In the Apple store I got "No results for "take notes by hand."" But I am sure that I just didn't "search right." At least Apple was there to protect me against downloading a non-approved app for taking notes by hand. I feel protected now.

"Every phone is also preloaded with a ton of bloatware from whatever manufacturer you chose." Um. No. Try this press release from *A YEAR AND A HALF AGO* when Sprint announced removal of preloaded apps on current phones and no more preloaded apps on future Android phones. http://community.sprint.com/baw/community/sprintblogs/announcements/blog/2011/07/08/did-you-know-sprint-allows-removal-of-most-preloaded-apps-on-htc-evo-3d But, I am sure that in a year and half you just didn't have time to read that press release. You likely were still pondering the deep thought that went into this blog post.  This is a CARRIER decision, not Google's decision.  Really? Are you that uninformed?
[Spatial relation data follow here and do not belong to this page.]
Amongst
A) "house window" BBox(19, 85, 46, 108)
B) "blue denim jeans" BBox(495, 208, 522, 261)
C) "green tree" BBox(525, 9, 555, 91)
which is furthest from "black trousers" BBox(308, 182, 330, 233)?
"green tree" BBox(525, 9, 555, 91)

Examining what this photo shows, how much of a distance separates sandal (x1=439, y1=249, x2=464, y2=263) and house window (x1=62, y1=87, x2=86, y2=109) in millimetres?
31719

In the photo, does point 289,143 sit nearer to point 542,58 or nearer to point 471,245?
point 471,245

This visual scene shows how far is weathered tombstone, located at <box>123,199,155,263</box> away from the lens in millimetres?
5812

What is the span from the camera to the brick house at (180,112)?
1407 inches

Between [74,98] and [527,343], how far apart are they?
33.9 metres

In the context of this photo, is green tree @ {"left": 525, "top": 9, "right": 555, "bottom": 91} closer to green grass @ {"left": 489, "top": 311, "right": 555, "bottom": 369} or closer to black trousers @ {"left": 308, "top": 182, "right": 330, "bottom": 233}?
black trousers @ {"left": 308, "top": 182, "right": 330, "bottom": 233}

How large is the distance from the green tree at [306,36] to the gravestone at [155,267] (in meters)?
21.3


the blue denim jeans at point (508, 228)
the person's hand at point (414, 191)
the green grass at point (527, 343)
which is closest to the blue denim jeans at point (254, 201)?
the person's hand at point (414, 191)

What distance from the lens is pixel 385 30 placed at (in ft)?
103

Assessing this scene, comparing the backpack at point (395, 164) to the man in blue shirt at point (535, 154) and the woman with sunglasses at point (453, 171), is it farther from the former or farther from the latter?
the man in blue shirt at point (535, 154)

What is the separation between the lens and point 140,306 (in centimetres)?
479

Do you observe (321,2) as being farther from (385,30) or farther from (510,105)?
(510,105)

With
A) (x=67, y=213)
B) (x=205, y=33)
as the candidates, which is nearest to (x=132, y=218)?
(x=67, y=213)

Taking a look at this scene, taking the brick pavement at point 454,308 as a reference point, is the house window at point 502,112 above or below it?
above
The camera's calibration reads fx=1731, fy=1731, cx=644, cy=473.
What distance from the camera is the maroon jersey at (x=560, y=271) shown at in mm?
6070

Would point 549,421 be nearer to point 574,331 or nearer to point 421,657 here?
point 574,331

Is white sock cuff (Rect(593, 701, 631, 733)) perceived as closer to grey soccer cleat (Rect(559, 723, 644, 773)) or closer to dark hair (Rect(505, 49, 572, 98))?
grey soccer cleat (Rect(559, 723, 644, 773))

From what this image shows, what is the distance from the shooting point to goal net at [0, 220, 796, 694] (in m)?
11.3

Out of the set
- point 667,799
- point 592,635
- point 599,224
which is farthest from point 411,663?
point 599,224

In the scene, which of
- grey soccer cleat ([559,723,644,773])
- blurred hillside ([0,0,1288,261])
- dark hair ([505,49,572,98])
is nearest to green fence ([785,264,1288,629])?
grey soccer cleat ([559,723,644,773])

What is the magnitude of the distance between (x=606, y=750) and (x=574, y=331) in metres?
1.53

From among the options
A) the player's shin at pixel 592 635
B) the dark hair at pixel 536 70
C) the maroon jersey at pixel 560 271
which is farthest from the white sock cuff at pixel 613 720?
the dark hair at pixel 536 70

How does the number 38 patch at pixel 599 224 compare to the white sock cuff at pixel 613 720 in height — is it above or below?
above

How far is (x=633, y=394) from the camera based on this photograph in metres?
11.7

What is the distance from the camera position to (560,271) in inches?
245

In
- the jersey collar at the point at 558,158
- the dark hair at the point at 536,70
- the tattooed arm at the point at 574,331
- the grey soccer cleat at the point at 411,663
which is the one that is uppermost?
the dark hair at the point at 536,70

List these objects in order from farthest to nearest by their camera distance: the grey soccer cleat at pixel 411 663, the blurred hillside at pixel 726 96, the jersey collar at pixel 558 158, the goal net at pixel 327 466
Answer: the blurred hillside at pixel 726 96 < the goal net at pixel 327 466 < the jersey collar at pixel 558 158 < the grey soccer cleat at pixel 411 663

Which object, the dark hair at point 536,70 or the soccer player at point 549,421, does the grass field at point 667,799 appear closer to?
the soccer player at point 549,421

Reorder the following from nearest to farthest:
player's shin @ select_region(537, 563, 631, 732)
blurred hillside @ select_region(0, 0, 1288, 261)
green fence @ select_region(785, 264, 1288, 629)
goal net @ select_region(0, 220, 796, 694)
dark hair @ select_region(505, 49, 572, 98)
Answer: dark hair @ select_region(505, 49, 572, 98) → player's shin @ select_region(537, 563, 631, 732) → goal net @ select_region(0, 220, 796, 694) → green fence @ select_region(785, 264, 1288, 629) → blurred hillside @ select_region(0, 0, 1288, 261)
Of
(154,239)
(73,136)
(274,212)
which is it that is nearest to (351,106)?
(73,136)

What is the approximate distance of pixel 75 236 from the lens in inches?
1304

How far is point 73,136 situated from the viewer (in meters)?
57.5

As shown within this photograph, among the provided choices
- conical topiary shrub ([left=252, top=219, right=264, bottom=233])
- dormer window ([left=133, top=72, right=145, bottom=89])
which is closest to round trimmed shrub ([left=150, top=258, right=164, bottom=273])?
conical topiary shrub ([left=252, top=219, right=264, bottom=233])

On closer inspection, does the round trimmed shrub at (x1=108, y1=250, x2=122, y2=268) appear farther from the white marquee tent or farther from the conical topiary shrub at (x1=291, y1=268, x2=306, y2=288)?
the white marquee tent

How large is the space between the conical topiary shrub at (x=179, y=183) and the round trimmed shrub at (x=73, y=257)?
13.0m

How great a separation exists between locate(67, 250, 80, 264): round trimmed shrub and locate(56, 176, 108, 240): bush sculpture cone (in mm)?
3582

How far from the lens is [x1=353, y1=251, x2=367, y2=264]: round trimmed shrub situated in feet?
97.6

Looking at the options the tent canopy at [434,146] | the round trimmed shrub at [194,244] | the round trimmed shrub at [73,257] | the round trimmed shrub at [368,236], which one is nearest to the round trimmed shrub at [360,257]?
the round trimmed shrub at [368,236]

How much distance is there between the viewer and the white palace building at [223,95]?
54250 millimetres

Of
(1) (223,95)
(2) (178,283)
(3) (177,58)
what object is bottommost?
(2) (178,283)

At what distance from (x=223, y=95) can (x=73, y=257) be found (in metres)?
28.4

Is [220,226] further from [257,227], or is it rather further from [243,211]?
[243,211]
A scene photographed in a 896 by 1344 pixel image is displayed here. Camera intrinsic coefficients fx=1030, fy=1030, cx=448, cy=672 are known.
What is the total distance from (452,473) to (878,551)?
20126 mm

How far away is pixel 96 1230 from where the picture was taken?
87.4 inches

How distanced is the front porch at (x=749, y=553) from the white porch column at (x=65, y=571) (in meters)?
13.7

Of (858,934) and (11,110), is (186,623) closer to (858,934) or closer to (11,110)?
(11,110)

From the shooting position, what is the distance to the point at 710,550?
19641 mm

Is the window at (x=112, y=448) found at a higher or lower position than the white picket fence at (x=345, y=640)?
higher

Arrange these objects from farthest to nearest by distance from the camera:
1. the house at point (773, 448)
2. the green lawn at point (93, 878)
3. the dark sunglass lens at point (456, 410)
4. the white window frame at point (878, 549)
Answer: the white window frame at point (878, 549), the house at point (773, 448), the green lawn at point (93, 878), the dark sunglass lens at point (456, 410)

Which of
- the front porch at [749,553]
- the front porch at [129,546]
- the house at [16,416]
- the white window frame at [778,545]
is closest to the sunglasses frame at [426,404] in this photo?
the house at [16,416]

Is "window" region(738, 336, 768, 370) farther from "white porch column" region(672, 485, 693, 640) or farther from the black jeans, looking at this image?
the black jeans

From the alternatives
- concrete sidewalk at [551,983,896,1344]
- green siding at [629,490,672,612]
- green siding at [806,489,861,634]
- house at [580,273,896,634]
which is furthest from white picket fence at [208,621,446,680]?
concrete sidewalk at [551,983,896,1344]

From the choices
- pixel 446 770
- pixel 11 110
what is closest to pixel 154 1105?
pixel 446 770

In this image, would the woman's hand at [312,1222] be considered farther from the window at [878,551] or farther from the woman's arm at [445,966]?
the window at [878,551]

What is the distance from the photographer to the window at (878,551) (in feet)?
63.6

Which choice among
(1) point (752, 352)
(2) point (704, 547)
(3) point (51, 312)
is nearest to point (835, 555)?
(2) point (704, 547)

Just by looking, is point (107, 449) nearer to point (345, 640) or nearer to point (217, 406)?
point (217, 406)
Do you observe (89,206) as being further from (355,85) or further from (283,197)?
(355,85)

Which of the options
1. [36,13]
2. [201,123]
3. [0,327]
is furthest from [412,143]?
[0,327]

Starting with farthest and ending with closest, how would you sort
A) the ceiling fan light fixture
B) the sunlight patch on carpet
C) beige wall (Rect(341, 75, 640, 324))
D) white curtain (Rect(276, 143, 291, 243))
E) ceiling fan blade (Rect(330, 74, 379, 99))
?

And I LOVE this one: "Searching for ways to get my Android phone to work the way I wanted, I headed straight to Google, where the only suggestions were that I “root” the phone. Is it too much to ask that the phone be ready out of the box?" Notice no examples were provided? Hey uninformed blog author: give us three example of ways you can make your iPhone "work the way you want" without jailbreaking that you cannot do on an Android phone without rooting? Just three. Go.

Then we get to the "iOS is far more intuitive" comment. You know, an opinion that is stated as a fact without providing any examples? Here is an example of that intuitiveness. Just suppose I want to do something nuts like send an email to someone and attach any file on my phone, whether in internal memory, or the SD card and send it to someone. I know - that is far out. How is that working out for you on your iOS device? Just browse to the SD ca.....oh, yeah, nevermind. Well, browse on your internal memory for the file that you transferred to your iPhone by hard connecting it via USB and performing a full phone synchronization (you know, like you did on that Palm Pilot device in 1994). Oh, I know, you didn't want to transfer the 1GB movie from iTunes right now in order to transfer that 50KB work related file, but iTunes knows best, right?. So go ahead and open your email program and attach that document. What? You mean that document type isn't one of the Apple sanctioned document types that you can attach to an email? OK. Well Apple must know best. That can't be an important file type to begin with then. Go ahead and change what you needed to do because it was clearly wrong. See how intuitive that was?

And then he closes with the predicable "battery life and speed" comparison. Except that the two blogs referenced were written in September. Better recheck the phones that are referenced as the "fastest" and the "most battery life" since it is almost three months later.

This Apple vs Android war perpetuated by these ridiculous bloggers is nonsense. To each his own and that is why we have personal choices. Imagine the ego that it takes to declare one's personal technology choice as superior to anothers. Add to that the factual inaccuracies noted above and you've got a bad case of a guy that seems to be trying really hard to find an audience for attention.